TEXT EXTRACT
---+---

Five CMU Faculty discuss how their courses equip students to face uncertain futures with courage and self-efficacy

The heart of the matter

War-zone reporter and novelist turned climate researcher J. M. Ledgard recently told the New Yorker that, faced with a mess like the one humanity has made, "the only possible thing to do, is to go in an imaginative direction. Imagination at scale is our only recourse."1

I recently sat down with five CMU faculty, and the same conviction stood out. It began with Neil Weisensel, Instructor of Music Theory and Composition.

BD: How do the courses you teach equip students to engage the conditions they encounter in the world, church, and society?

NW: I think in most music courses, perhaps especially in composition, the real work is about uncovering truth and beauty. It's about mining those things out amidst work, strife, chaos even. I always tell my students, "Your job is to learn the rules so that you can break them. We put you in a box in these courses, but we put you there so you can break out of it."

Weisensel's words hit me. They were bold and pliable, outlining a powerful connection. He conceived the work of imagination and co-creation through music as an act, even a lifestyle, of sacred resistance. I asked four more professors the same question. Throughout, the same undercurrent persisted.

---+---

PROVIDED MATERIAL
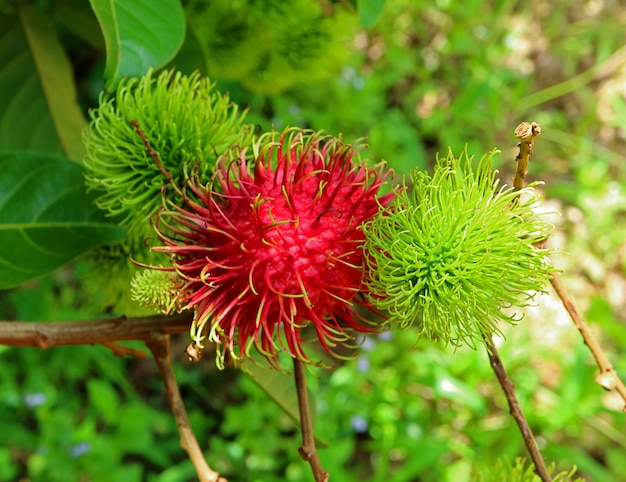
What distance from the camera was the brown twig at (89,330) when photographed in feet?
2.39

---+---

WHAT YOU HAVE TO DO
Return the passage of the CMU faculty article between "NW: I think" and "same undercurrent persisted.", inclusive, copied word for word. The data come from a separate, unrelated source.

TASK ANSWER
NW: I think in most music courses, perhaps especially in composition, the real work is about uncovering truth and beauty. It's about mining those things out amidst work, strife, chaos even. I always tell my students, "Your job is to learn the rules so that you can break them. We put you in a box in these courses, but we put you there so you can break out of it."

Weisensel's words hit me. They were bold and pliable, outlining a powerful connection. He conceived the work of imagination and co-creation through music as an act, even a lifestyle, of sacred resistance. I asked four more professors the same question. Throughout, the same undercurrent persisted.